Breastfeeding - what the experts say


- Leaking breasts

It’s very common for milk to leak spontaneously from the breasts during the early weeks. This can happen when you hear a baby cry, when your baby hasn’t nursed for several hours, when you’re thinking about your baby, during sexual relations or when you feel a strong emotion. These leaks can be annoying but they are no cause for concern. Simply place a cotton pad in your bra to absorb them.

- Cracks

Cracks, which occur more frequently among women with light skin and hair, generally appear only during the baby’s first weeks of life. They occur with varying degrees of severity, from a simple irritation on the nipple to a bleeding crack. Causing great pain during feeds, they can generally be avoided by taking the following precautions:

  • Don’t remove the breast skin’s protective sebum by washing it too frequently; one shower a day with a gentle cleansing gel is sufficient.
  • Make sure your baby is positioned correctly, facing the breast with his mouth wide open so he can latch onto the entire nipple.
  • After the feed, dry your nipple and apply a protective nipple cream.
  • If cracks have formed, let your breasts air out as long as possible and regularly spread a restorative nipple cream on your painful nipples.

- Engorgement

Engorgement, a condition that very commonly occurs when the milk first comes in, leads to hard and painful breasts. The best way to avoid this condition is to nurse your baby as often as possible. If the engorgement persists, you can hand-express breast milk by gently massaging the areola between your fingers. You may want to express milk under a warm shower, which helps the milk flow more easily. If you’re not successful, you can also use a breast pump. Continue the process until the hardness and pain disappear.

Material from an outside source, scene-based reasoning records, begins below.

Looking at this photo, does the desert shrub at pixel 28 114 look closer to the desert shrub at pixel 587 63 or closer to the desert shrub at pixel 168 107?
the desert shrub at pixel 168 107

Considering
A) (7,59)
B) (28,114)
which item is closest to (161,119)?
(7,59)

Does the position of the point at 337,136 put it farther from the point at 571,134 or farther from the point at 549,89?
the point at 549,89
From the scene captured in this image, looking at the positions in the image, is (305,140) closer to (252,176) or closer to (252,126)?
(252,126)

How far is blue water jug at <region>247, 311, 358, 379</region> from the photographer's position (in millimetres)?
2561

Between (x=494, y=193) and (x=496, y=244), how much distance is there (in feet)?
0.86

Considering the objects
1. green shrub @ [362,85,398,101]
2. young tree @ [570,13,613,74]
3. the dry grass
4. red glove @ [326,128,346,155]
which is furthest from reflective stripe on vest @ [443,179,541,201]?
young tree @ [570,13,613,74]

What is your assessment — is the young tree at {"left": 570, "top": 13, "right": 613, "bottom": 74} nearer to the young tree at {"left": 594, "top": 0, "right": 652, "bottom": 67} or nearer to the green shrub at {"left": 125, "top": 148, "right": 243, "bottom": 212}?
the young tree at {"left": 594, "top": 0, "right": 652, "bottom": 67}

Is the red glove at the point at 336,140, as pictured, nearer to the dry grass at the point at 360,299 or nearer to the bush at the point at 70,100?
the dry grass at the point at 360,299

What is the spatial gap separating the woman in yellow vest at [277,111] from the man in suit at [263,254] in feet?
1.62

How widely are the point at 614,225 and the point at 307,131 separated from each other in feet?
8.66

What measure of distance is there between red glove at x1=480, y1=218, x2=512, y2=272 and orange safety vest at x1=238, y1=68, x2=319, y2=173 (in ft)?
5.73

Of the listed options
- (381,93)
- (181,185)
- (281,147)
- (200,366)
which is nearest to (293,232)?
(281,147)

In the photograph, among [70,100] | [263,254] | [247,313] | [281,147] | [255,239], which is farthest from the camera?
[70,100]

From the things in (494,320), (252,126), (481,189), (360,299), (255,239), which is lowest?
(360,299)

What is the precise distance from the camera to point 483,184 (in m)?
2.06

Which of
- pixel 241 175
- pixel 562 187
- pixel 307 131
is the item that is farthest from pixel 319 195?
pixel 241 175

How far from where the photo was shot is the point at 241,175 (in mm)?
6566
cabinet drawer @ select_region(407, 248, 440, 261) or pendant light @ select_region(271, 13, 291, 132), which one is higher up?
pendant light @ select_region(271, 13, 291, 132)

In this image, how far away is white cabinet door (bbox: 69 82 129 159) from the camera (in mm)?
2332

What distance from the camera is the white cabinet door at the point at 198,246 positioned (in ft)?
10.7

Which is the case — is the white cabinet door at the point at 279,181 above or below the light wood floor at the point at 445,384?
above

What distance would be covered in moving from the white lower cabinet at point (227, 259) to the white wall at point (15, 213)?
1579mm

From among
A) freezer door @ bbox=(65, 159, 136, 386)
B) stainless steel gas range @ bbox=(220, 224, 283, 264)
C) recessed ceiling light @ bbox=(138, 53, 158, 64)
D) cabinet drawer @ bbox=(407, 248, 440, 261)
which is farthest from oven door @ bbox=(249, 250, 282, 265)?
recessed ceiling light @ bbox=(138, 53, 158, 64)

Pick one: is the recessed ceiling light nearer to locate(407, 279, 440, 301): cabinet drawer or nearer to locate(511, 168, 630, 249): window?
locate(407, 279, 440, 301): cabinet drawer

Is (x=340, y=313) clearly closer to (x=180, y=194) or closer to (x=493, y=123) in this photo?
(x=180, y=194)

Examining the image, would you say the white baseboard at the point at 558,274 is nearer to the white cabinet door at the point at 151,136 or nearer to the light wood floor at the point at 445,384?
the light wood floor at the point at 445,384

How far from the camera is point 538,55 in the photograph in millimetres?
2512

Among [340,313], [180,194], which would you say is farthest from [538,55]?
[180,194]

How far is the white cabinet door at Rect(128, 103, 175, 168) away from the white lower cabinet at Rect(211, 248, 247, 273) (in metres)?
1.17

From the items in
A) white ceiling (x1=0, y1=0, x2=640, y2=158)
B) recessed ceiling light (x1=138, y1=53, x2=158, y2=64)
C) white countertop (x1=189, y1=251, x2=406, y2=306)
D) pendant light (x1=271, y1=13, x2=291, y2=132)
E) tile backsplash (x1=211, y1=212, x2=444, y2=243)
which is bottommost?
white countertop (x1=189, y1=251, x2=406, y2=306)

- Lymphangitis and inflammatory mastitis

Lymphangitis is characterized by a large and very painful swelling of the breast, which becomes red and hot. You may also experience flu-like symptoms, such as fever, extreme fatigue and aches and pains. If you suspect you have lymphangitis, take the following steps immediately:

  • Nurse your baby as often as possible, especially on the painful side.
  • Have complete bed rest, with your baby at your side.
  • Apply wet, hot towels to your painful breast or use ice if it’s more effective at relieving the pain.
  • If there’s no improvement within 24 hours, call your doctor. You’ll probably need to be treated with an antibiotic. You do not, however, have to stop breastfeeding when you have lymphangitis.